Il problema non lo risolvi con i porti aperti o chiusi. E ogni persona in mare va salvata. Ma morivano in tantissimi anche con gli scali spalancati e le Ong ovunque. Piuttosto bisogna cambiare politiche a livello internazionale.
La vostra base è delusa per le vostre rinunce, come sul Tap. E molti contestano l’accordo con la Lega. O no?
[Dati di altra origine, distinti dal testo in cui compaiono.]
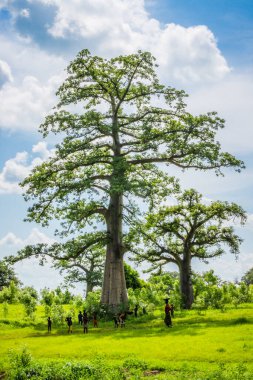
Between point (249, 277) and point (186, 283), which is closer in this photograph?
point (186, 283)

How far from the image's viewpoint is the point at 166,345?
20.4 m

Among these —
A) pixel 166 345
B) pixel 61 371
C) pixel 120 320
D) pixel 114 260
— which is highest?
pixel 114 260

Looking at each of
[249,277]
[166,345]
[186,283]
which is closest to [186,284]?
[186,283]

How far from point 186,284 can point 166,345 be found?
71.8 ft

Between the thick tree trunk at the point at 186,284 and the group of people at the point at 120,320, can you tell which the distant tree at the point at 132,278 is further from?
the group of people at the point at 120,320

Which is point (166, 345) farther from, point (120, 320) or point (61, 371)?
point (120, 320)

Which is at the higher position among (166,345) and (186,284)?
(186,284)

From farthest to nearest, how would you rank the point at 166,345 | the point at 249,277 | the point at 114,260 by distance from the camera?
the point at 249,277 < the point at 114,260 < the point at 166,345

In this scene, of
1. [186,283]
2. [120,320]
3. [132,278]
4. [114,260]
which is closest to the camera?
[120,320]

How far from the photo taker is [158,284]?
50.8 metres

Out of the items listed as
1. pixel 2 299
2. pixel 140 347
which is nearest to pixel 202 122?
pixel 140 347

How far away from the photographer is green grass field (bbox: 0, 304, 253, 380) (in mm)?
16594

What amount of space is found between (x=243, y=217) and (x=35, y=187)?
18.3 metres

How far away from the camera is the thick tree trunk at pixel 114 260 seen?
3647cm
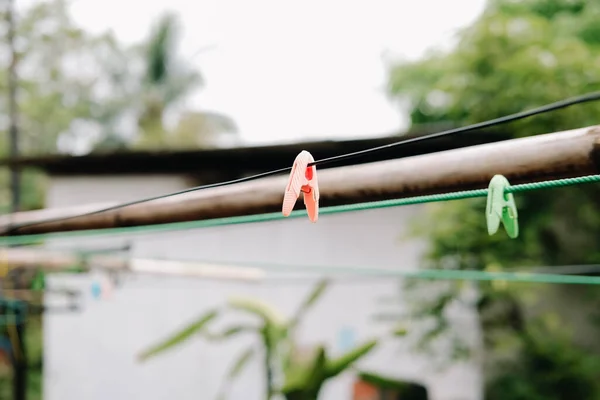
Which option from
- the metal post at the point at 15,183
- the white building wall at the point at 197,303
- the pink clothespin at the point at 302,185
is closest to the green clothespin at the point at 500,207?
the pink clothespin at the point at 302,185

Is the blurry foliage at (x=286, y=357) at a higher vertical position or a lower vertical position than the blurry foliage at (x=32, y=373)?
higher

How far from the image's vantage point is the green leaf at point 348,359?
2.41 m

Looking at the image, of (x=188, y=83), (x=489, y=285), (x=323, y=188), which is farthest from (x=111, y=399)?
(x=188, y=83)

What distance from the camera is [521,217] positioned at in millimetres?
4922

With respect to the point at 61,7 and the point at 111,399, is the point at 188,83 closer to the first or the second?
the point at 61,7

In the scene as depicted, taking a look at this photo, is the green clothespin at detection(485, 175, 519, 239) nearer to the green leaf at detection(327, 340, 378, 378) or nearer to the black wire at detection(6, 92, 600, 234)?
the black wire at detection(6, 92, 600, 234)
Non eravamo mai stati al governo, è normale che ci siano scosse di assestamento. Ma senza il contratto di governo l’alternativa sarebbe stata rimanere a casa a urlare davanti alla tv, con il 33 per cento.
La Cgil ha scelto Maurizio Landini come segretario: si può dialogare?
Lo spero, il M5S parla con tutti. Ma se la Cgil non vedesse i benefici del reddito o del dl Dignità potrebbe venire il dubbio che non agisca da sindacato ma per altri interessi.
Alla festa per il reddito a Roma, Grillo non c’era. E sembrava dimenticato da tutti.
Aveva mal di schiena. Ma Beppe è sempre con noi.